Now let’s apply this framework combined with the principles of Spotify experience to create a personalized shopping experience.
A. PERSONAL: let’s start with making it Personal by looking at how Spotify makes it happen.
This is how an equivalent PERSONAL shopping experience would look like.
As you can see from the two set of images above, just as Spotify allows you to quickly access the songs that matter to you based on your interactions, so should you be able to access the products that you recently viewed, searched for, or even added to cart to pick up your journey from where you left off. This experience clearly reflects your personal digital footprints on the platform and begins, what is really Step 1 in the Personalization journey.
Next, now that we have some clues about your preferences, we need to tailor your discovery process to make it more Relevant for you.

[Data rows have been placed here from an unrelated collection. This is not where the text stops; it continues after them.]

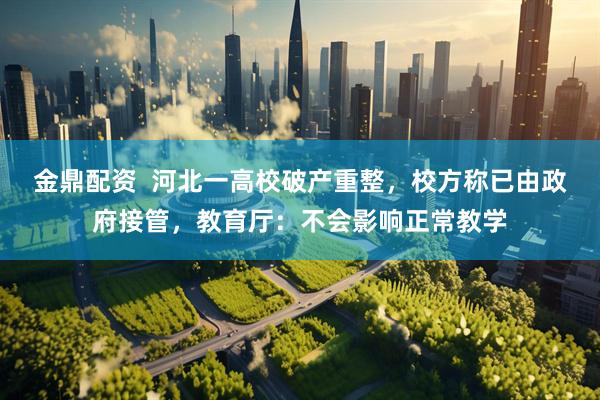 金鼎配资  河北一高校破产重整，校方称已由政府接管，教育厅：不会影响正常教学
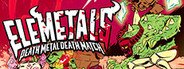 EleMetals: Death Metal Death Match! System Requirements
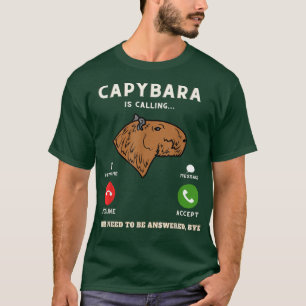 Capybara Is Calling Funny Capibara Meme Animal Lov T-Shirt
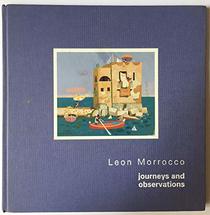 Leon Morrocco: Journeys and Observation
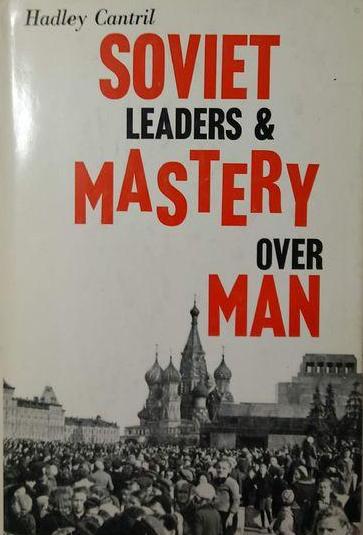 Soviet leaders and mastery over man.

B. Relevant: this is where the Science kicks in and we need to devise a way to find more relevant products for you based on the Content and User-based algorithms described earlier.
Here’s how we could create a more relevant experience based on your activity and any data we can collect about you — both implicit: gender and interests obtained from Facebook in case you logged in using this service and explicit: items you browsed, added to cart / wish list or purchased. See some example below:
C. Context: next, let’s look at how using the data we have thus far, we can add contextual information and further enhance your experience.
The way Spotify adds context is so simple and intuitive, you wonder why others don’t do the same. For example, I get “start the week strong” recommendations on Mondays and “the weekend is here” on a weekend. Also, interestingly, while using Spotify on the Car-Play in my car, I started getting recommendations for my commute. Clever and so timely.
D. True Personalization: finally, the magic with Spotify happens when it brings all this information together to deliver a unique experience for you, which is a mix of both familiar and new. There are some key insights worth noting here.
- The Discover Weekly playlist is a compilation of new songs you have never listened to before but are based on the songs you have listened to and loved. Even though I had not heard of some of the artists or songs on that list, they seemed quite familiar and quickly moved to my favorite playlists. I was surprised to learn that I have a thing for Pop, especially some of the songs teens are listening to (embarrassing, but true 😳). If it wasn’t for the algorithm, I would have never found those songs in my library.
2. The Daily Mixes: this blew me away the first time I discovered this personalized playlist. After my first two weeks, all the songs I had heard were neatly organized into playlists based on the genre of music — Western Pop, Indian, Latin, Electronic, and Meditation Music. So whatever mood I was in, I had a playlist for it. Remember, mix tapes? 😃
3. The Surprise element: As the year came to a close, I was presented with insights into my listening habits with my favorite songs of the year, number of hours of music I listened to, number of times I listened to my favorite song, a comparison of my tastes with others in my age group, etc. It was a great use of data to educate and surprise me, and a friendly reminder that someone was working hard to make sense of all my data. While some may feel worried about privacy, I absolutely loved it.
Applying the same principles as listed above, you can create an equivalent fashion version. See below:
While e-retailers have long aspired to personalize the customer experience, very few have come close to one that quite matches up to the Spotify experience. This exercise has helped me better understand the fundamental principles and has inspired me to work harder to deliver delightful customer experiences through automated and scalable personalization. The abundance of data and computing, and the sophistication of algorithms are opening up new horizons for personalization and I can’t wait to see and help shape the future.